Here, plaintiff's allegations point to a "policy" that allowed him to be issued a conduct violation for being under the influence of a controlled substance without a test to confirm that a controlled substance had been ingested. As discussed above, however, the individual defendants did not violate plaintiff's constitutional rights in issuing him a conduct violation, in finding him guilty at a disciplinary hearing, in endorsing the findings of the disciplinary hearing, or in sanctioning him. Absent an underlying constitutional violation, plaintiff cannot maintain an official capacity claim. See, e.g., Whitney v. City of St. Louis, Missouri, 887 F.3d 857, 860-61 (8th Cir. 2018). Therefore, his official capacity claims must be dismissed.
C. Motion to Appoint Counsel
Plaintiff has filed a motion to appoint counsel. (Docket No. 4). The motion will be denied as moot as this action is being dismissed for failure to state a claim.
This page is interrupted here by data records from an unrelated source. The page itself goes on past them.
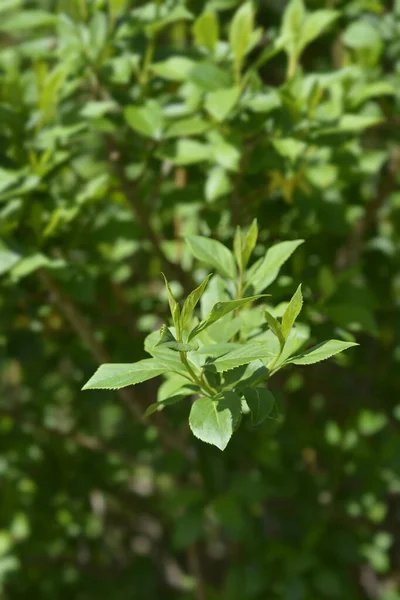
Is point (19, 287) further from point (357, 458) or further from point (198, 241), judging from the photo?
point (357, 458)

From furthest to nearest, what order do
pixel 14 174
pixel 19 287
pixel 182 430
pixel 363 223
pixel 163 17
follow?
pixel 363 223, pixel 182 430, pixel 19 287, pixel 163 17, pixel 14 174

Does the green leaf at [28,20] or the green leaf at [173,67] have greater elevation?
the green leaf at [28,20]

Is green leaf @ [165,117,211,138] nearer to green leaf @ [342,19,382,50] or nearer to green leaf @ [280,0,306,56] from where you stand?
A: green leaf @ [280,0,306,56]

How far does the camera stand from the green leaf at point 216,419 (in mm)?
897

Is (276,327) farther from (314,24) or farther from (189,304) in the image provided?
(314,24)

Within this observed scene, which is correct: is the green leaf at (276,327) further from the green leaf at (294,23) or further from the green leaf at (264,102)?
the green leaf at (294,23)

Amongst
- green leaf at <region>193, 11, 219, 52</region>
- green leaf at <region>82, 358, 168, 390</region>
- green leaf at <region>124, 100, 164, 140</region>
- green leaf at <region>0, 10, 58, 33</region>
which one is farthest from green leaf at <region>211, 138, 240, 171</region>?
green leaf at <region>82, 358, 168, 390</region>

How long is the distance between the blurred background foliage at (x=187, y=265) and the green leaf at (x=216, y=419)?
42 cm

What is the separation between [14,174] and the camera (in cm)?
141

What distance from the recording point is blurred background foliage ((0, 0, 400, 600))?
4.91ft

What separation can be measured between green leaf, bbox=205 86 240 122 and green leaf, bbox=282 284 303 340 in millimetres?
484

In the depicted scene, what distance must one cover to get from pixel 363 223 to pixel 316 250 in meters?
0.39

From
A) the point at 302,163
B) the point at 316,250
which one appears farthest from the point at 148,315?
the point at 302,163

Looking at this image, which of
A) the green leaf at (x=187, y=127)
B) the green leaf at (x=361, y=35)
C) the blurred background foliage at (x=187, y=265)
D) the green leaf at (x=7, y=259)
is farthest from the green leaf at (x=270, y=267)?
the green leaf at (x=361, y=35)
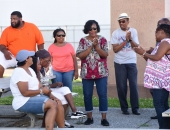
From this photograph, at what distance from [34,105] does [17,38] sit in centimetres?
268

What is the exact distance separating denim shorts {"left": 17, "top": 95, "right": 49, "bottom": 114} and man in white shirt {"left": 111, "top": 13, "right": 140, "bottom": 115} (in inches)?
97.4

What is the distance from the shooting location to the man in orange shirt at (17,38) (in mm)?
8898

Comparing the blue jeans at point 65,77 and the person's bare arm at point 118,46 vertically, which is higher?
the person's bare arm at point 118,46

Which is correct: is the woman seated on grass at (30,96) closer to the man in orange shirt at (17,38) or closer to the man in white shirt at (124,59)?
the man in orange shirt at (17,38)

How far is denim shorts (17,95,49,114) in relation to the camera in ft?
21.4

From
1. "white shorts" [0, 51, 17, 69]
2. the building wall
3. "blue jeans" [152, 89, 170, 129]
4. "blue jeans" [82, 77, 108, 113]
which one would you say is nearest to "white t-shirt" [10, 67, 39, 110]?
"blue jeans" [82, 77, 108, 113]

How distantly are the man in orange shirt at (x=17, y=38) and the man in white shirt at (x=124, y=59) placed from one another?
1502 millimetres

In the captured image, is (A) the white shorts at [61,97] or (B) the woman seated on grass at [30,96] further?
(A) the white shorts at [61,97]

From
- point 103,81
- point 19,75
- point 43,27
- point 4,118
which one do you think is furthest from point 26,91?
point 43,27

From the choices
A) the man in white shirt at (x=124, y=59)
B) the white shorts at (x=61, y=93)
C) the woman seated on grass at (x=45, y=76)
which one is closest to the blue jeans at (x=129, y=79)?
the man in white shirt at (x=124, y=59)

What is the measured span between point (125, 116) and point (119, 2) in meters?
3.02

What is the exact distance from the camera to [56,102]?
6570 millimetres

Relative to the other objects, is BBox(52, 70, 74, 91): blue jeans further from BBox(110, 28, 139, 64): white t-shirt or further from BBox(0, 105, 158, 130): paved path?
BBox(110, 28, 139, 64): white t-shirt

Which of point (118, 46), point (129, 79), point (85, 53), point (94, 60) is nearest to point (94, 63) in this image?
point (94, 60)
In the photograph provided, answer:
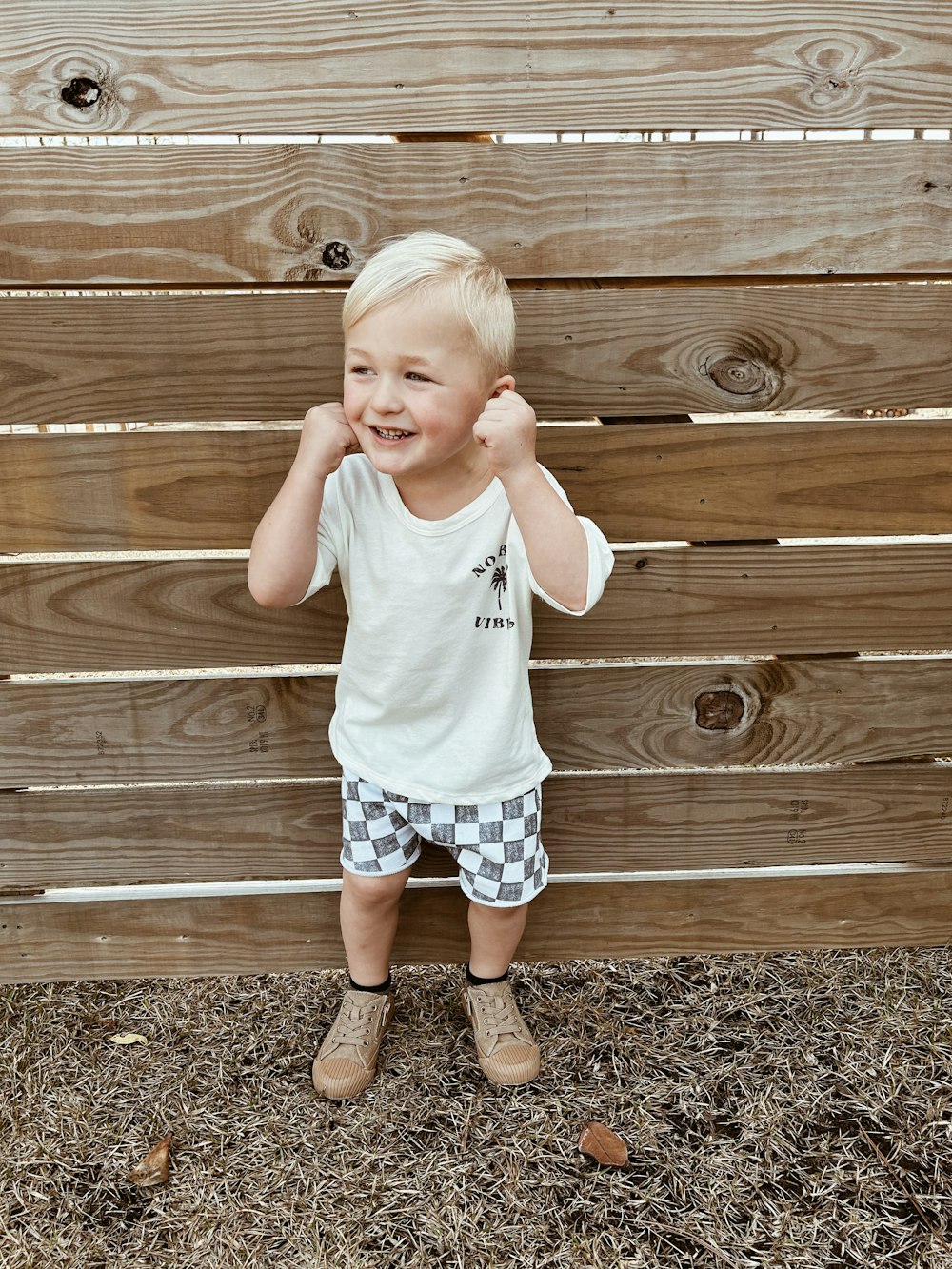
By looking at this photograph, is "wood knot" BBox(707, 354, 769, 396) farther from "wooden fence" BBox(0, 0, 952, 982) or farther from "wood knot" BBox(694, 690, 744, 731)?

See 28 U.S.C. § 1915(e)(2)(B).
Accordingly,
IT IS HEREBY ORDERED that plaintiff's motion to proceed in forma pauperis (Docket No. 2) is GRANTED.
IT IS FURTHER ORDERED that plaintiff must pay an initial partial filing fee of $1.70 within twenty-one (21) days of the date of this order. Plaintiff is instructed to make his remittance payable to "Clerk, United States District Court," and to include upon it: (1) his name; (2) his prison registration number; (3) the case number; and (4) the statement that the remittance is for an original proceeding.
IT IS FURTHER ORDERED that plaintiff's motion for appointment of counsel (Docket No. 4) is DENIED AS MOOT.
IT IS FURTHER ORDERED that this action is DISMISSED without prejudice for failure to state a claim. See 28 U.S.C. § 1915(e)(2)(B). A separate order of dismissal will be entered herewith.
IT IS FURTHER ORDERED that an appeal from this dismissal would not be taken in good faith.
Dated this 3Rd day of September, 2019.